GIVEN INSTRUCTION.
Copy every one of the rows below word for word, leaving the pictures out of your copy.

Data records
• • • • • • •

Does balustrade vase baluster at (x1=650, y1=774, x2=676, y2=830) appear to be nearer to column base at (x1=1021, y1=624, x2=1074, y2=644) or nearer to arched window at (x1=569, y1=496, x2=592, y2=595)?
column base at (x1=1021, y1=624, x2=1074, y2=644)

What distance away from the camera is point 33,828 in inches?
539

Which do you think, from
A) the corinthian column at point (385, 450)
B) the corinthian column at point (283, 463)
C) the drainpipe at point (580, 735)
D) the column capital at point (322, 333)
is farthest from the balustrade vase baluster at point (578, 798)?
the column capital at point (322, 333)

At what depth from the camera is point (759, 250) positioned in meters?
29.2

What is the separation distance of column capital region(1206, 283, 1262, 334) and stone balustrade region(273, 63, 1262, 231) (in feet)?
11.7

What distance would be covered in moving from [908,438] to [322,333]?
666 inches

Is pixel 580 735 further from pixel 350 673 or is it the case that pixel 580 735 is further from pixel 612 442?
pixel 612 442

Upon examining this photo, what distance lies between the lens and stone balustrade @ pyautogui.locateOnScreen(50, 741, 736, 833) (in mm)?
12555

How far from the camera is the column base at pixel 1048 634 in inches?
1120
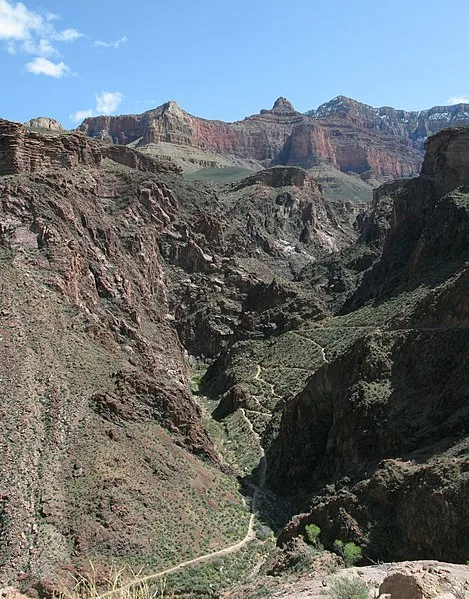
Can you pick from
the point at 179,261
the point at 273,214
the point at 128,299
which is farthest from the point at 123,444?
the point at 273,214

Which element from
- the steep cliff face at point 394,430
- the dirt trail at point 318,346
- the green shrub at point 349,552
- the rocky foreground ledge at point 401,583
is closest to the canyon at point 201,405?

• • • • • • •

EXPECTED OUTPUT.
Does balustrade vase baluster at (x1=650, y1=774, x2=676, y2=830) appear to be nearer to column base at (x1=1021, y1=624, x2=1074, y2=644) or nearer to arched window at (x1=569, y1=496, x2=592, y2=595)?
column base at (x1=1021, y1=624, x2=1074, y2=644)

What distance away from the camera is point 33,828 in inches?
539

Which do you think, from
A) the corinthian column at point (385, 450)
B) the corinthian column at point (283, 463)
C) the drainpipe at point (580, 735)
D) the column capital at point (322, 333)
is farthest from the balustrade vase baluster at point (578, 798)?
the column capital at point (322, 333)

At what depth from the camera is point (759, 250) positioned in meters?
29.2

What is the separation distance of column capital region(1206, 283, 1262, 334) and stone balustrade region(273, 63, 1262, 231) (in feet)?
11.7

What distance would be covered in moving from [908,438] to [322,333]?
666 inches

Is pixel 580 735 further from pixel 350 673 or is it the case that pixel 580 735 is further from pixel 612 442?
pixel 612 442

Upon examining this photo, what distance lies between the lens and stone balustrade @ pyautogui.locateOnScreen(50, 741, 736, 833) (in mm)?
12555

How far from the camera is the column base at pixel 1048 634 in inches?
1120
Can you pick from
the point at 179,261
the point at 273,214
the point at 128,299
which is farthest from the point at 123,444?
the point at 273,214

Which element from
- the steep cliff face at point 394,430
- the dirt trail at point 318,346
- the green shrub at point 349,552
- the rocky foreground ledge at point 401,583
is closest to the canyon at point 201,405?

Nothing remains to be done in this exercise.